Supplied information:
=== Section Start ===

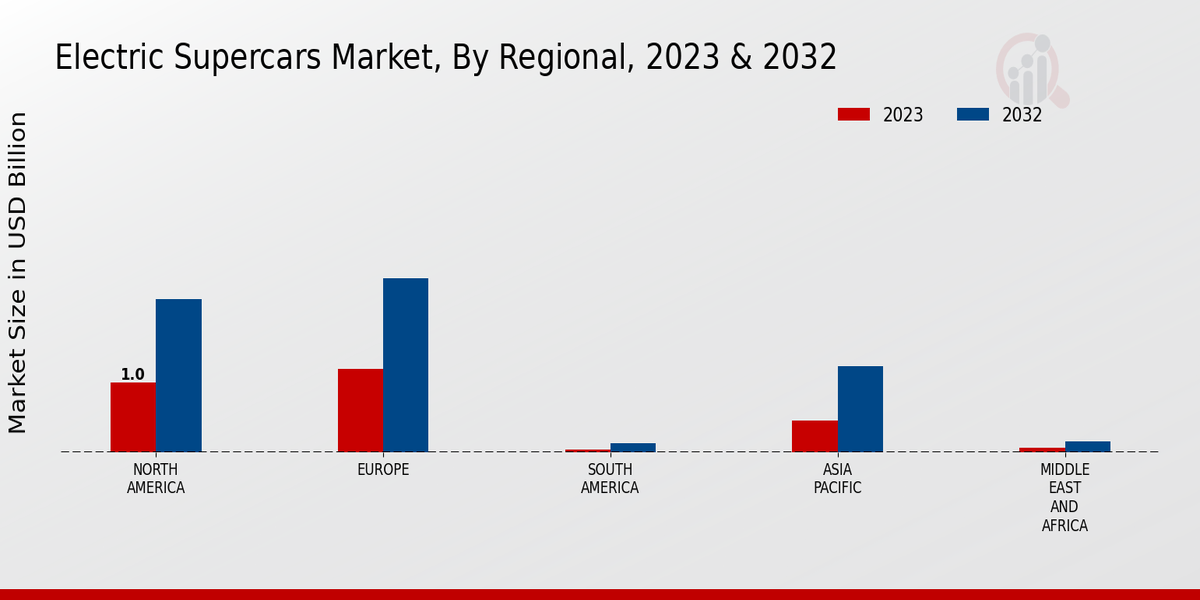 Electric Supercars Market, By Regional, 2023 & 2032

2023
2032

Market Size in USD Billion

1.0

NORTH AMERICA
EUROPE
SOUTH AMERICA
ASIA PACIFIC
MIDDLE EAST AND AFRICA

=== Section End ===

Work instructions:
When you output the listing, reproduce it exactly but drop its pictures.

Answer box:
 Electric Supercars Market, By Regional, 2023 & 2032

2023
2032

Market Size in USD Billion

1.0

NORTH AMERICA
EUROPE
SOUTH AMERICA
ASIA PACIFIC
MIDDLE EAST AND AFRICA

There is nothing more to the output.